Growdon told Channel Insider that Cisco now has over 500 channel partners that
hold the DCNI certification (data center, network infrastructure). A subset of
those—about 200—are certified to resell Cisco’s B Series (blade server)
products.

In addition to the new product introductions rolled out today, Cisco is
offering “highly detailed cookbooks” of particular types of implementations,
including a multitenant architecture one for service providers that describes
how to set up a cloud service with UCS as the core of the architecture.

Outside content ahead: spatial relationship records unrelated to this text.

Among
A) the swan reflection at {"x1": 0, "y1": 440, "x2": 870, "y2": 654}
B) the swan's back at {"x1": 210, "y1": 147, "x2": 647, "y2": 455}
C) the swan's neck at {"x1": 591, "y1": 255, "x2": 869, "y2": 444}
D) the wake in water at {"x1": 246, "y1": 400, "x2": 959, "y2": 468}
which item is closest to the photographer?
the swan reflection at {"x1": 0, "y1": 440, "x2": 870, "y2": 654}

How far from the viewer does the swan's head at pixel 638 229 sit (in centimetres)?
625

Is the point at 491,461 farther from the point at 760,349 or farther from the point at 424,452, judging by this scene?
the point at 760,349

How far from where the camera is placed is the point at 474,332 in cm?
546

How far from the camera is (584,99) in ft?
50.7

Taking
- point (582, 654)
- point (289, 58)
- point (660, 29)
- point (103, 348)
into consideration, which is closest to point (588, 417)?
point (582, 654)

The second generation of UCS offers new servers based on Intel’s Xeon 5600
processor chips plus a new memory technology developed by Cisco that the
company said improves performance. Coming in the third quarter, Cisco will
offer new B-series (blade) and C-series (rack mount) four-socket servers based
on Intel’s Xeon 7500 series. Cisco says its system design provides for double
the memory capability and a nine-times increase in bandwidth.

Cisco’s new FEXlink (fabric extender) architecture is incorporated into both
Cisco Nexus and Cisco Unified Computing System Fabric Extenders, the company
said. FEXlink offers a server access layer that supports any fabric with 100Mb,
1Gb and 10Gb Ethernet; native Fibre Channel and Fibre Channel over Ethernet
(FCoE); InfiniBand over Ethernet; iSCSI; and NAS. Cisco said that its FEXlink
architecture will enable Cisco UCS to offer up to 160Gb of bandwidth per blade
in the coming year.

The Nexus portfolio’s new additions, Nexus 2248 and Nexus 2232, provide top of
rack and end of row 10-Gigabit Ethernet to the data center. The new products
follow on the success of the initial 2000-series FEXlink Nexus products, which
Cisco executives said they shipped 1 million ports of in less than a year.

Cisco said that the architecture of these switches enables 80 percent lower
cabling costs and 30 percent lower power conjunction.

Cisco also has expanded its Cisco Developer Network to include support for
partners developing to the UCS Manager.